– Karen Constantine was imposed as the Labour KCC candidate against the will of the rank-and-file members who know her
– No vote was held to elect Constantine; in fact the vote was prevented by party officials
– Ramsgate’s Mayor and a local NHS cuts campaigner were prevented from standing despite local support
– The party’s rules that require selection via a democratic vote were ignored to ensure Constantine was selected

Have you ever asked yourself why local councillors seem to be ineffective, or fail to represent their constituents? Have you ever wondered why councillors seem to be hypcritical or dishonest, and thought ‘why did the party choose that person to represent them? Didn’t they know? Didn’t they vet them?’ We’ve all seen examples of councillors guilty of wrongdoing across the country. The question is why and how people who are unfit get into public office, and I hope to at least partially address that question here.

_GIVEN DATA_.
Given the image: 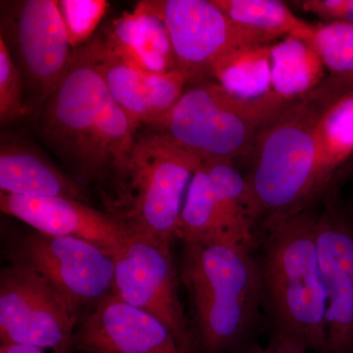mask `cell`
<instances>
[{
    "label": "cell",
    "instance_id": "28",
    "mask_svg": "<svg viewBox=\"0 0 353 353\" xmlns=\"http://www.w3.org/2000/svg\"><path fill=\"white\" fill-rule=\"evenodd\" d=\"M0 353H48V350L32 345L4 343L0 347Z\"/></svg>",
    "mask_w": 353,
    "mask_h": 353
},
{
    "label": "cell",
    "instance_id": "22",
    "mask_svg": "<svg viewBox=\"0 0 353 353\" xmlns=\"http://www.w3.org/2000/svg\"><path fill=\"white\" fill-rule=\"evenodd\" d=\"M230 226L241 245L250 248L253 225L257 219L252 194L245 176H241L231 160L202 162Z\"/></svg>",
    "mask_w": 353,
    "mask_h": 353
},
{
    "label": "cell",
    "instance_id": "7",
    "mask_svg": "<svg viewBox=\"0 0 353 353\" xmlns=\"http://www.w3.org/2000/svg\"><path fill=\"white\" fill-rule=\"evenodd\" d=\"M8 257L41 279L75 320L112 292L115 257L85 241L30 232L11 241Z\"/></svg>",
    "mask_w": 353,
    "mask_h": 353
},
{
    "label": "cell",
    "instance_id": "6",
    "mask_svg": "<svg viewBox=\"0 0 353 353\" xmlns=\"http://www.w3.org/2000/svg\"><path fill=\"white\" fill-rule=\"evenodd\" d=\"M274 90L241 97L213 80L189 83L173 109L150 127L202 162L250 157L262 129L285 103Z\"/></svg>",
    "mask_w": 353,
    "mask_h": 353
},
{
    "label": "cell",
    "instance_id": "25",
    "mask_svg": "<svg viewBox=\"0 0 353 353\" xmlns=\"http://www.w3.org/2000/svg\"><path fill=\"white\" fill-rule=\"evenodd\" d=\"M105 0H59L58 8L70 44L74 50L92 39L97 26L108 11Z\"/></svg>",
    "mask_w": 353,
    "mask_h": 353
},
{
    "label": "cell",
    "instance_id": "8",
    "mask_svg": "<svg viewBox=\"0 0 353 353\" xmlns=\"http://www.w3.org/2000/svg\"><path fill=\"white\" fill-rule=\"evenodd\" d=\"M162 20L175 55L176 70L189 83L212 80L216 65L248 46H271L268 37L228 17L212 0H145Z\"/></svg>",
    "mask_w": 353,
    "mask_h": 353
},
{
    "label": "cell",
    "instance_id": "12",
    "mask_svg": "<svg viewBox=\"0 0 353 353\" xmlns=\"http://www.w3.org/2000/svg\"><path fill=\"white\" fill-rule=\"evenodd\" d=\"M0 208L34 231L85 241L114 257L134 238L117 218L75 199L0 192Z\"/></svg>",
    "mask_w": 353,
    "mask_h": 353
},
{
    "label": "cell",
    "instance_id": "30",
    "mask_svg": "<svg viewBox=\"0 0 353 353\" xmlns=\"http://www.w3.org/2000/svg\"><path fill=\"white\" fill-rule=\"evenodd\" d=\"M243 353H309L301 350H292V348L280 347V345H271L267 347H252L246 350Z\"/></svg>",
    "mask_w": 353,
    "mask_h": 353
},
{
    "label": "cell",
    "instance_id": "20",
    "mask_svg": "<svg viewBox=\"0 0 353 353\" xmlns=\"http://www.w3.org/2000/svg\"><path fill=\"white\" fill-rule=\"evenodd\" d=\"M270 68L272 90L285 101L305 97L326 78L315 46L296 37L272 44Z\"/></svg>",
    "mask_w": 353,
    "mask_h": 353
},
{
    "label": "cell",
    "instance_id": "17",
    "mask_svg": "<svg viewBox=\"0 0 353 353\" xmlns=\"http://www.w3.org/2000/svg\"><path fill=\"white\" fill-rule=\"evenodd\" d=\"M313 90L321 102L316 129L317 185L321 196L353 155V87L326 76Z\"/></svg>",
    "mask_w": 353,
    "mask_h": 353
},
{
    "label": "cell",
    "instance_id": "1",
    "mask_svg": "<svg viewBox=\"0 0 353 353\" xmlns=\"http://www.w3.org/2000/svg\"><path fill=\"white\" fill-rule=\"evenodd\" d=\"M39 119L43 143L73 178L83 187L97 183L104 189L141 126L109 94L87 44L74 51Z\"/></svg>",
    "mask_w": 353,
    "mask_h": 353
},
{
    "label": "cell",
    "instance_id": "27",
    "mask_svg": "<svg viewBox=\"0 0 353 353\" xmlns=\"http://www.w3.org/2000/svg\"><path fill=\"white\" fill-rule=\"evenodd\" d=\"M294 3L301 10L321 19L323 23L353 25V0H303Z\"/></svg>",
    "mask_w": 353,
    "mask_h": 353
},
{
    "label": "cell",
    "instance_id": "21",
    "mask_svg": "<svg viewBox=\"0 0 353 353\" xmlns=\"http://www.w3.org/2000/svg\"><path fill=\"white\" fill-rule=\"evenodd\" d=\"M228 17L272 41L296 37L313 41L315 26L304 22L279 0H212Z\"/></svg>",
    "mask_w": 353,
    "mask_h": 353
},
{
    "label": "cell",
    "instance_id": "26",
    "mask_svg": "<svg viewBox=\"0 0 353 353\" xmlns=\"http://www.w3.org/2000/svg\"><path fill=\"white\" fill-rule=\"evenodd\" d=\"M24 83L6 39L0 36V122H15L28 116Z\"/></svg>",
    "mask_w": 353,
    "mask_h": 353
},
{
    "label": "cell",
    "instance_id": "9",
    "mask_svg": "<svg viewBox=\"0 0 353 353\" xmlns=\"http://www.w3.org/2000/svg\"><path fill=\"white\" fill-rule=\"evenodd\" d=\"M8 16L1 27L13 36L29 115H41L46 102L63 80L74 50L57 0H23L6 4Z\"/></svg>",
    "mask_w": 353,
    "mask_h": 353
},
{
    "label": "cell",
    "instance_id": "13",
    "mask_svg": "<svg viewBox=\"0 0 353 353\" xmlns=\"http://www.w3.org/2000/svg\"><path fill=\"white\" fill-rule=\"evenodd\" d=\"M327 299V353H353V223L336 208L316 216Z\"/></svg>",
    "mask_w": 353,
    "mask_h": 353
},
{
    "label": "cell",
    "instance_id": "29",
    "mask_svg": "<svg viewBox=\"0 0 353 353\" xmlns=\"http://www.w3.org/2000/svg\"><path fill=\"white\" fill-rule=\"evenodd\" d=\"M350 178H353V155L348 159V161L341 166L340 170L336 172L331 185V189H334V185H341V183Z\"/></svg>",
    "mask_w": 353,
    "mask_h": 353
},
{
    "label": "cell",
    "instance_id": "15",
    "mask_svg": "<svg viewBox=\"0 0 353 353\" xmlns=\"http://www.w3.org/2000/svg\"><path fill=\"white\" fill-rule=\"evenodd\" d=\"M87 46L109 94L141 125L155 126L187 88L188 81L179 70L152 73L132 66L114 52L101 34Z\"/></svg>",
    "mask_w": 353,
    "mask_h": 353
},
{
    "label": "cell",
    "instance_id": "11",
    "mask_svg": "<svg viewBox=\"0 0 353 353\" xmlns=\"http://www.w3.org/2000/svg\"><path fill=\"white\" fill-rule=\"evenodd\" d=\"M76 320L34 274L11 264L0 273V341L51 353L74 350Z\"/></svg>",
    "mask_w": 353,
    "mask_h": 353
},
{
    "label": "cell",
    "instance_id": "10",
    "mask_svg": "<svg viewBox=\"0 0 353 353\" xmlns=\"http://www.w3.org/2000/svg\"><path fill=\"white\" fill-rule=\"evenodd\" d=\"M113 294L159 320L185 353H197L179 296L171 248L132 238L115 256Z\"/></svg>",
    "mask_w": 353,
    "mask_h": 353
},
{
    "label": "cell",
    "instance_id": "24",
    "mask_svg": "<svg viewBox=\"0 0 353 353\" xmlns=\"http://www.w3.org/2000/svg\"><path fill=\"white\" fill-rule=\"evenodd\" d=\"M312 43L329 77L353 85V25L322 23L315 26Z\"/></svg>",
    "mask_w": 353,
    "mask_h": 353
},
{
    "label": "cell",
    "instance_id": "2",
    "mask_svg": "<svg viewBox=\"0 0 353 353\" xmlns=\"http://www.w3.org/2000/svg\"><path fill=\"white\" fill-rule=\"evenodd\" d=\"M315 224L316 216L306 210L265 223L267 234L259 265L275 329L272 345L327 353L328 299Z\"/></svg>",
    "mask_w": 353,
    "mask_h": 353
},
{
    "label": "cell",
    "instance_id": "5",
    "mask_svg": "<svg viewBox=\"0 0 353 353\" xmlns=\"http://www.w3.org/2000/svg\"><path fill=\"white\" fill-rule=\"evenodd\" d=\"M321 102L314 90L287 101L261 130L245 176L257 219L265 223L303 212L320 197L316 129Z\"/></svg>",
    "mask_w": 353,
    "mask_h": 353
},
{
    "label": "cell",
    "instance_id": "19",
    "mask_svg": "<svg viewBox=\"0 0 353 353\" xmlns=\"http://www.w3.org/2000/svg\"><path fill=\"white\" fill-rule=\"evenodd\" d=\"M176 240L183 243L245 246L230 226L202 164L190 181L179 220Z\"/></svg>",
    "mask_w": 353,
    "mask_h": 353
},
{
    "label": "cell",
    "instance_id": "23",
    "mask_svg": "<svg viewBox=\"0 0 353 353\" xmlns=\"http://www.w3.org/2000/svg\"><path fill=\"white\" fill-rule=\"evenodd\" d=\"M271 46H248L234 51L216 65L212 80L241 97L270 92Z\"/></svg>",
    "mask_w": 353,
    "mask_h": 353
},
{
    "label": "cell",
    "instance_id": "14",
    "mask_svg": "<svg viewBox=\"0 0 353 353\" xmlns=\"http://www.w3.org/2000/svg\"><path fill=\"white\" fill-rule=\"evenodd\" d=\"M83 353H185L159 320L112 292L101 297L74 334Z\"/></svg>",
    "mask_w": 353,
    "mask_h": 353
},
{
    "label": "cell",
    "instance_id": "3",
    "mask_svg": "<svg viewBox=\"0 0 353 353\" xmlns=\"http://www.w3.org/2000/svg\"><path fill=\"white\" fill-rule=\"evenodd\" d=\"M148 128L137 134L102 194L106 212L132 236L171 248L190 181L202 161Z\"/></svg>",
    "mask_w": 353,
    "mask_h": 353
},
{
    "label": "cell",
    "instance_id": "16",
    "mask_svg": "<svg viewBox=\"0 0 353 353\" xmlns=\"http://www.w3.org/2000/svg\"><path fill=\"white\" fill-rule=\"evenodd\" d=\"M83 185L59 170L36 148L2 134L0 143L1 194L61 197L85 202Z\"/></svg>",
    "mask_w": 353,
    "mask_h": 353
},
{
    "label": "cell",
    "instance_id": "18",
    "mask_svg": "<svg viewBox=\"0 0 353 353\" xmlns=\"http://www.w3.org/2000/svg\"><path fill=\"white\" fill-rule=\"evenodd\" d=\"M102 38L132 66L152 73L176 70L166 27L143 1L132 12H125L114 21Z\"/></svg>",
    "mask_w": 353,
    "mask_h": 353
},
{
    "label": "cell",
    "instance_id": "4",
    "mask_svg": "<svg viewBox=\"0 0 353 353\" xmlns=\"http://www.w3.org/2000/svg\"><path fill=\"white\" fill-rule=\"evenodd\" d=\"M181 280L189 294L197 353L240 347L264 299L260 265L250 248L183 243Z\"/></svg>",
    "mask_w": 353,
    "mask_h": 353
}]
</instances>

_GOAL 1_. In the text on Karen Constantine's selection as Labour KCC candidate, who was prevented from standing despite local support?
_GOAL 2_. Continue the text on Karen Constantine's selection as Labour KCC candidate, starting after its final sentence.
The entries are separate material unrelated to the text.

_FINAL RESULT 1_. Ramsgate's Mayor and a local NHS cuts campaigner.

_FINAL RESULT 2_.
The Labour party state that they are for the working people, and that they uphold the values of democracy and integrity. In this article about Ramsgate candidate Karen Constantine, I will show how party officials that work behind the scenes intervene in democratic decision-making, go against party rules and seek to install council candidates without a vote taking place.
During 2020, the Labour party began its process of selecting candidates for the local elections now taking place (May 6th 2021 is polling day). These are the steps to becoming a candidate for the Labour Party:
1) Party members who wish to stand for election make an application to their local campaign forum.
2) The party’s staff carry out checks to ensure the candidate is appropriate to represent the party.
3) The local members receive a written document with a pitch from each selection candidate prior to a selection meeting.
4) Local members attend the selection meeting where they can ask each potential candidate questions and then a democratic vote is held.
Candidate selection should be the choice of the local members by democratic vote. Even where only one potential candidate has come forward, a vote must still be held, and if the members reject that person, the process must begin again.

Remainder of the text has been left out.